L'année 2022 a été marquée par de nombreuses crises représentant autant de défis pour contenir la hausse des émissions de CO2 : conditions météorologiques « extrêmes », arrêt de centrales nucléaires, recours accru à des centrales à combustible fossile, etc. (©Equinor-Ole Jørgen Bratland)
« La fenêtre d'une voie crédible vers la limitation du réchauffement à 1,5 °C à l'horizon 2100 se referme rapidement », souligne sans surprise l'Agence internationale de l'énergie (AIE). Mais cette dernière met en avant « 4 piliers pour agir durant les années 2020 », dans un nouveau rapport (accessible en bas de cet article) publié en amont de sommets majeurs à l'image de la COP28 à l'automne prochain.
Le contexte
En 2022, les émissions mondiales de CO2 liées à l'énergie ont atteint un nouveau pic historique (36,8 milliards de tonnes), rappelle l'AIE en préambule de son nouveau rapport. Malgré une croissance quasi ininterrompue de ces émissions, hors crise majeure, l'AIE estime que « la baisse des coûts des technologies énergétiques propres et les nouvelles politiques peuvent déjà réduire de 1 °C le réchauffement projeté d'ici à 2100 » par rapport aux scénarios présentés avant la COP21 de Paris en 2015.

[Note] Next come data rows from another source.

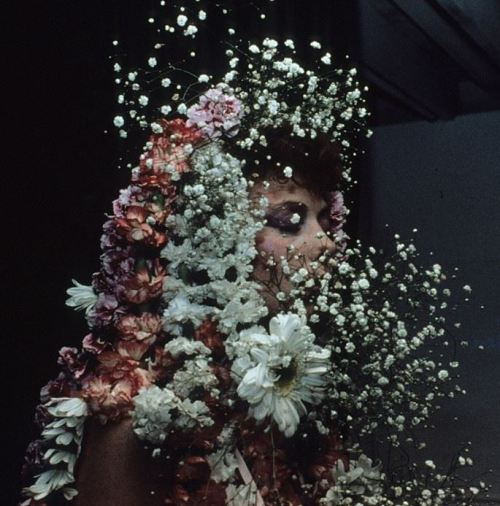 thegreatinthesmall:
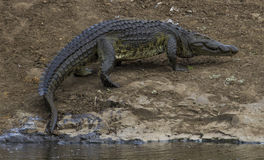 Krokodil - Skukuza - KNP Lizenzfreie Stockfotos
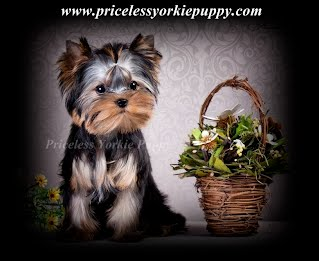 Teacup yorkie Michigan, Teacup yorkie for sale, Teacup yorkies for sale, teacup puppies for sale, Michigan dog breeder, dog breeder, Yorkie breeder, Yorkshire Terrier breeder, AKC yorkies, AKC yorkie, AKC Yorkshire, AKC Yorkies for sale, Quality yorkies for sale, Champion yorkies for sale, Michigan, Puppy, Puppies, Yorkie, Yorkshire, Yorkies, t-cup
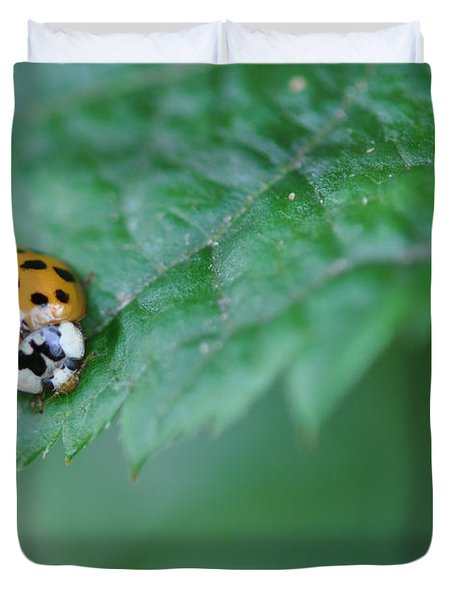 Ladybug Posing On Astilbe Leaf Duvet Cover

Si l'ensemble des engagements annoncés dans le monde pour lutter contre le réchauffement climatique (notamment en matière de neutralité carbone) sont respectés « intégralement et dans les temps », la hausse moyenne des températures pourrait théoriquement être contenue à 1,7°C, assure l'AIE. Encore faudrait-il que lesdites politiques annoncées soient mises en œuvre en atteignant les objectifs associés.
Les « 4 piliers » soulignés par l'AIE pour agir
L'AIE pose comme condition préalable d'une « voie crédible vers les 1,5°C » l'atteinte de la neutralité carbone dans le secteur énergétique d'ici à 2050, en s'appuyant sur une décarbonation de la production d'électricité, l'électrification de nos mix énergétiques et l'amélioration de l'efficacité énergétique.
Ce scénario de neutralité carbone exigerait entre autres, selon l'Agence, de tripler le rythme des installations annuelles de capacités électriques renouvelables dans le monde d'ici à 2030 (par rapport au niveau de 2022)(1) ou de porter la part de marché des ventes de voitures électriques « à 60% à l'horizon 2030 contre 14% en 2022 ».
Pour rappel, et malgré le développement rapide des filières renouvelables, le charbon reste de très loin la principale source d'électricité dans le monde à l'heure actuelle (35,7% de la production en 2022, avec une part importante de centrales récentes en Asie).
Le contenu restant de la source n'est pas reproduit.